# WHAT IS BEING ASKED:
Revise the following items by changing "4 spaces" to "2 spaces" and leaving everything else the same.

----- RECORD EXTRACTS

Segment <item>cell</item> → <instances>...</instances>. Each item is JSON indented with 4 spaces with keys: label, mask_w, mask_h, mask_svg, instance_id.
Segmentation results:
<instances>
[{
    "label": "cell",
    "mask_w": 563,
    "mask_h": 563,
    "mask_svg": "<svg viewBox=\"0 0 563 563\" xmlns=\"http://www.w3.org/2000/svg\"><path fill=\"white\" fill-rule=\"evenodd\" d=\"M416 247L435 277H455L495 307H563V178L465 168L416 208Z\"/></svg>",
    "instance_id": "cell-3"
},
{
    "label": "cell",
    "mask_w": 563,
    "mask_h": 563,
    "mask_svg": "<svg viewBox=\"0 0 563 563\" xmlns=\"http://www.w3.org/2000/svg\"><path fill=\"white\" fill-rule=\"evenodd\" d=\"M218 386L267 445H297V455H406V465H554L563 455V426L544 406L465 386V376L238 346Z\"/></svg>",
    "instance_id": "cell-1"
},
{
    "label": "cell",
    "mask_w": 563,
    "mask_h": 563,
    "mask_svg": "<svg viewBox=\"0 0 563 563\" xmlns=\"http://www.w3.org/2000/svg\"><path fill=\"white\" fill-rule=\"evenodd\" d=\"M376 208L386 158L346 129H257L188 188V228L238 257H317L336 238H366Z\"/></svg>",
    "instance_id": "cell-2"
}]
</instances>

----------

# REPLY:
Segment <item>cell</item> → <instances>...</instances>. Each item is JSON indented with 2 spaces with keys: label, mask_w, mask_h, mask_svg, instance_id.
Segmentation results:
<instances>
[{
    "label": "cell",
    "mask_w": 563,
    "mask_h": 563,
    "mask_svg": "<svg viewBox=\"0 0 563 563\" xmlns=\"http://www.w3.org/2000/svg\"><path fill=\"white\" fill-rule=\"evenodd\" d=\"M416 247L435 277H455L495 307H563V178L465 168L416 208Z\"/></svg>",
    "instance_id": "cell-3"
},
{
    "label": "cell",
    "mask_w": 563,
    "mask_h": 563,
    "mask_svg": "<svg viewBox=\"0 0 563 563\" xmlns=\"http://www.w3.org/2000/svg\"><path fill=\"white\" fill-rule=\"evenodd\" d=\"M218 386L267 445H297V455H406V465H554L563 455V426L544 406L465 386V376L238 346Z\"/></svg>",
    "instance_id": "cell-1"
},
{
    "label": "cell",
    "mask_w": 563,
    "mask_h": 563,
    "mask_svg": "<svg viewBox=\"0 0 563 563\" xmlns=\"http://www.w3.org/2000/svg\"><path fill=\"white\" fill-rule=\"evenodd\" d=\"M376 208L386 158L346 129H257L188 188V228L238 257H317L336 238H366Z\"/></svg>",
    "instance_id": "cell-2"
}]
</instances>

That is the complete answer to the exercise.